Peki, daha çok finanstan sorumlu yöneticilerin (CFO) duymaya alışık olduğu en yüksek kredi notu “AAA” BT güvenliğinde bir standart olsaydı, kurumlar bu standardı nasıl tuttururlardı? Bu sorunun yanıtını Dell Türkiye Yazılım İş Geliştirme Müdürü Özben Miçooğulları, üç ana başlıkta toplayarak veriyor ve kurumlara önerilerini sıralıyor:
Tehditlere göre hareket edebilmeli
Değişen BT altyapılarına uygun güvenlik mimarisi önleyici, sürekli tarayan, geçmişi hatırlayan ve öngörülü olabilmeli. Gartner’ın da belirttiği gibi bağlam ve içerik farkında güvenlik altyapıları oluşturulmalı. Bu bağlamda toplanan verilerle güvenliğin her zaman geliştirildiği mimariler oluşturulmalı.
Kurumların özel ihtiyaçlarını karşılayabilmeli
Kurumlardaki güvenliği sağlayabilmek için bazen onlarca çözüm kullanılırken bazen de tek bir çözümle tüm açıkların kapatılması hedefleniyor. Ancak her iki durumda da yüksek maliyetler, esnek olmayan güvenlik mimarileri, uzun zamana yayılan çözüm süreçleri gibi zorluklar kurumların adım atmasının önüne geçiyor. Kurumlar; sadelik, verimlilik ve bağlantıda kalmayı gözden kaçırmadan uygulanacak kuralları ve ilkeleri belirleyerek, son kullanıcıların kolayca uyum sağlayabileceği güvenlik çözümlerini uygulamalılar.
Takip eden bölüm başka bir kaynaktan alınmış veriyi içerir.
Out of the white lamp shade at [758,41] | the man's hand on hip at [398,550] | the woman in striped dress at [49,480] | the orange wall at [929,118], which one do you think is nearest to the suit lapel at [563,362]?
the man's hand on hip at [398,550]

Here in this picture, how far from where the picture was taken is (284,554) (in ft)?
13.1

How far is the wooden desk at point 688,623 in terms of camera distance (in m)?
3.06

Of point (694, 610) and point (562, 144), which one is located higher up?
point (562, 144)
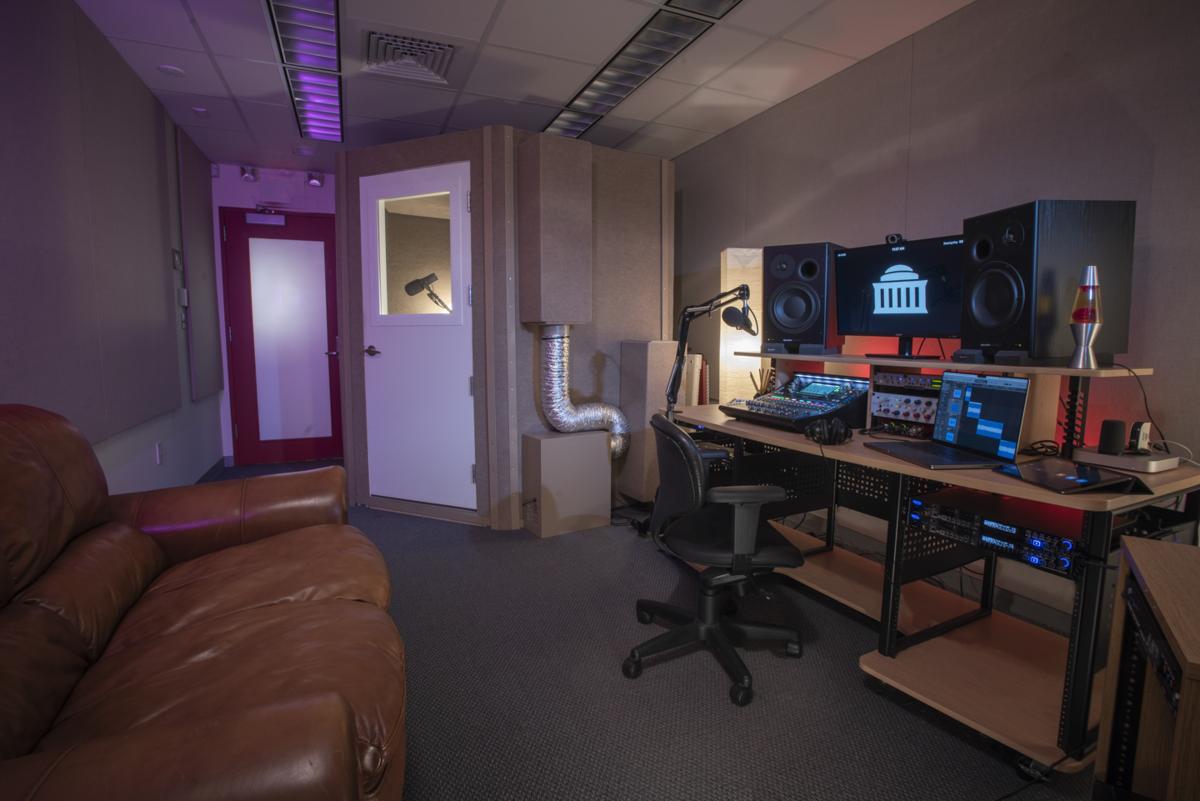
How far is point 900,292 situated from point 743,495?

Son kullanıcıya tamamen uyumlu olabilmeli
Birçok kurumda güvenlik çözümleri uygulansa da alınan önlemlerin çalışanlar tarafından anlaşılmaması ve kurallara uyum sağlanmaması nedeniyle BT birimleri zor durumda kalabiliyor. Ayrıca çalışanlar kendilerini daha üretken hissettikleri BYOD gibi kavramları hızla benimseyerek güvenliği hiçe sayarak hareket edebiliyorlar. Tüm bu sebeplerden çalışanlara özel eğitimler ve yol gösterici içerikler verilmesi, hem çalışanları tehditler hakkında güncel tutacak hem de çalışanlar nedeniyle ortaya çıkan tehditleri düşürecektir.
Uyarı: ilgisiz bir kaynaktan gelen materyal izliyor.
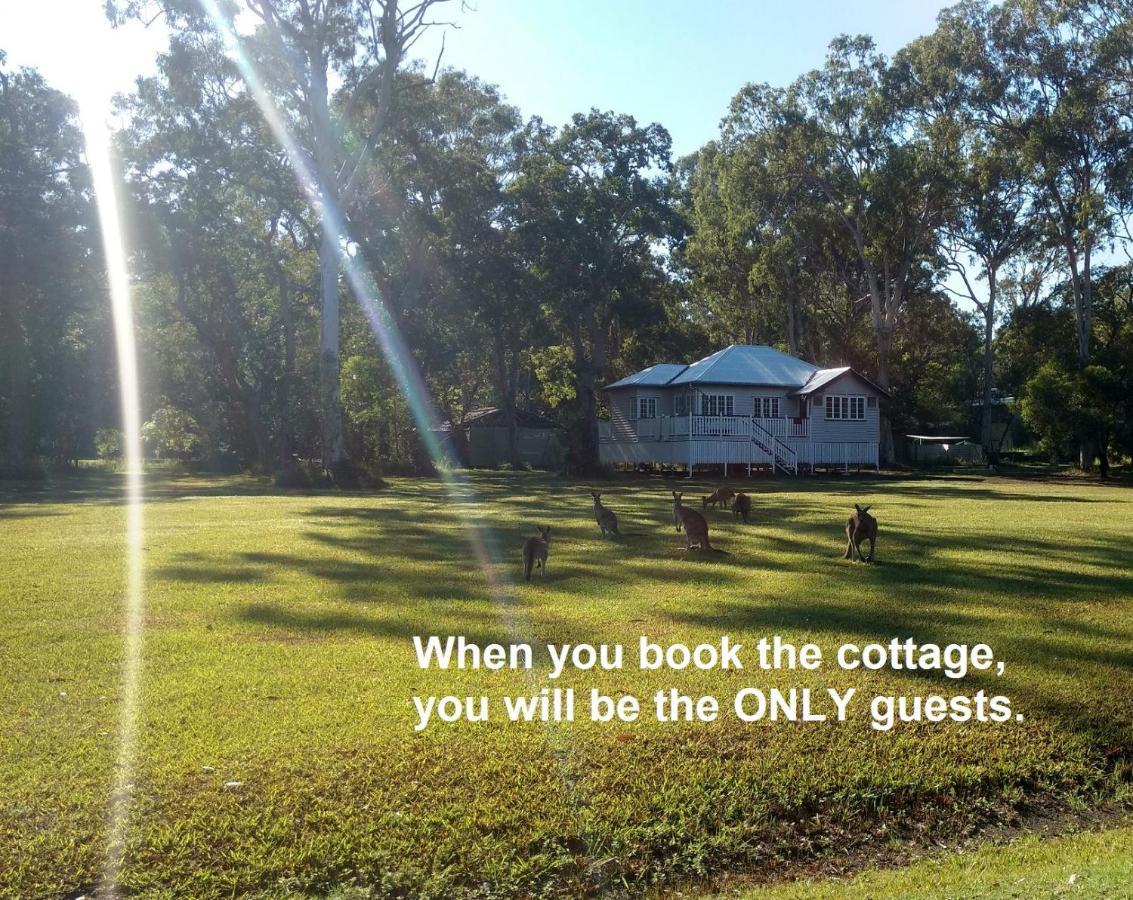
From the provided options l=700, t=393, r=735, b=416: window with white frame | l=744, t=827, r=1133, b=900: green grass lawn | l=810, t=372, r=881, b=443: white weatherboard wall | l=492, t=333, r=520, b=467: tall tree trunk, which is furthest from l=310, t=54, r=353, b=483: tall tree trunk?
l=744, t=827, r=1133, b=900: green grass lawn

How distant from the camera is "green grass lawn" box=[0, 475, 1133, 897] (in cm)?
475

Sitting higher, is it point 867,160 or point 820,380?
point 867,160

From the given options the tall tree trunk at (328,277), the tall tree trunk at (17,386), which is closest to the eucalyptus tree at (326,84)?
the tall tree trunk at (328,277)

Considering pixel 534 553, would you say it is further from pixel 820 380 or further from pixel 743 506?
pixel 820 380

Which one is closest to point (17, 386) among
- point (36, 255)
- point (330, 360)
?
point (36, 255)

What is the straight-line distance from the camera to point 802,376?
45844 millimetres

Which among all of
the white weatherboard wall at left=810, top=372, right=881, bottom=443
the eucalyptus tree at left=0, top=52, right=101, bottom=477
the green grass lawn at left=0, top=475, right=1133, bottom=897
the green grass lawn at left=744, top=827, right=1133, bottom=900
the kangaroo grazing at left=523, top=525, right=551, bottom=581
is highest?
the eucalyptus tree at left=0, top=52, right=101, bottom=477

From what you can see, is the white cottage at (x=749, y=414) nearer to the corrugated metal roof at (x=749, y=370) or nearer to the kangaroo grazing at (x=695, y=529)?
the corrugated metal roof at (x=749, y=370)

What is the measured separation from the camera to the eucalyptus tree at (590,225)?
4331 centimetres

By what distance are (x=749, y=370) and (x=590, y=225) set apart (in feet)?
30.6

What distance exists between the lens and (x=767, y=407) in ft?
147

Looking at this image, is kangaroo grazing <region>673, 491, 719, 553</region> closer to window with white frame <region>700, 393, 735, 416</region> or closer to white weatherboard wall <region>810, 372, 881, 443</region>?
window with white frame <region>700, 393, 735, 416</region>

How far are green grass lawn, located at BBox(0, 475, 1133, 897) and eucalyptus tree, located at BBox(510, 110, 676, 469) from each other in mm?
31072

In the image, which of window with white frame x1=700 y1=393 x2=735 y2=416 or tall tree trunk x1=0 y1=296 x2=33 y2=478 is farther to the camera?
window with white frame x1=700 y1=393 x2=735 y2=416
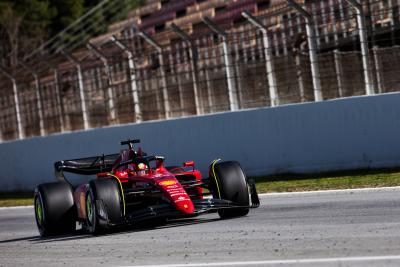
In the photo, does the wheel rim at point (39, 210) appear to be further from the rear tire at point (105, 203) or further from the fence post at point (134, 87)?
the fence post at point (134, 87)

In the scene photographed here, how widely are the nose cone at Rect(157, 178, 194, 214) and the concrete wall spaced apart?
524cm

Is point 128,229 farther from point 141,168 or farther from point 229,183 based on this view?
point 229,183

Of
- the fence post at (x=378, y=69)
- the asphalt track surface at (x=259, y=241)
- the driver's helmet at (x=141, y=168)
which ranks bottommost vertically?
the asphalt track surface at (x=259, y=241)

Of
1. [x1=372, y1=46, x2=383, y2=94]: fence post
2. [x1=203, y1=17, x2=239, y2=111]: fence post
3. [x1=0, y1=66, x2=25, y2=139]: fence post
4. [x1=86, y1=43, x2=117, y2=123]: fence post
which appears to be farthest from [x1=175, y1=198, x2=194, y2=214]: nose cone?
[x1=0, y1=66, x2=25, y2=139]: fence post

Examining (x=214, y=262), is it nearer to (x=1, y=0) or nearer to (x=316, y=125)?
(x=316, y=125)

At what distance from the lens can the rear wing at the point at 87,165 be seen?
12.9 meters

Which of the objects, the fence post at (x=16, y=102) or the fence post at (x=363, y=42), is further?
the fence post at (x=16, y=102)

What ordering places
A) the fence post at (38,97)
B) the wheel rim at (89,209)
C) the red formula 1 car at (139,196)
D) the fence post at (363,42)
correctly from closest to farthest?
the red formula 1 car at (139,196), the wheel rim at (89,209), the fence post at (363,42), the fence post at (38,97)

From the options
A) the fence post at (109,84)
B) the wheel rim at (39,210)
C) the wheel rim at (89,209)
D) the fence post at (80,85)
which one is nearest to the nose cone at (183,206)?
the wheel rim at (89,209)

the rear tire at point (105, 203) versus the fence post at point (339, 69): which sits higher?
the fence post at point (339, 69)

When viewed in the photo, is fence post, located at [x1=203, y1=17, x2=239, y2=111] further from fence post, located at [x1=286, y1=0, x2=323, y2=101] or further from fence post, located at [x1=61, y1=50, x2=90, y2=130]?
fence post, located at [x1=61, y1=50, x2=90, y2=130]

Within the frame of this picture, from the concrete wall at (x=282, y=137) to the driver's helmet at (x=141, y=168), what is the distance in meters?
4.78

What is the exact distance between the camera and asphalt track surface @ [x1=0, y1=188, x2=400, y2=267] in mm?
7840

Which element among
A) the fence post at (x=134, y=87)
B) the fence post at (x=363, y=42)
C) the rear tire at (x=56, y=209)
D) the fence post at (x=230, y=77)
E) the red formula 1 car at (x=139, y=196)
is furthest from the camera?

Florian Malecki’ye göre eğer kurumlar, bu üç ana başlığı göz önünde bulundurarak güvenlik politikalarını oluştururlarsa ekonomideki kredi notu gibi “AAA” güvenlik seviyesine ulaşmış olacaklar. Böylece tehditlere karşı her zaman kurumsal ağlarını güvende tutabilecekleri daha çevik yapıya ulaşacaklar.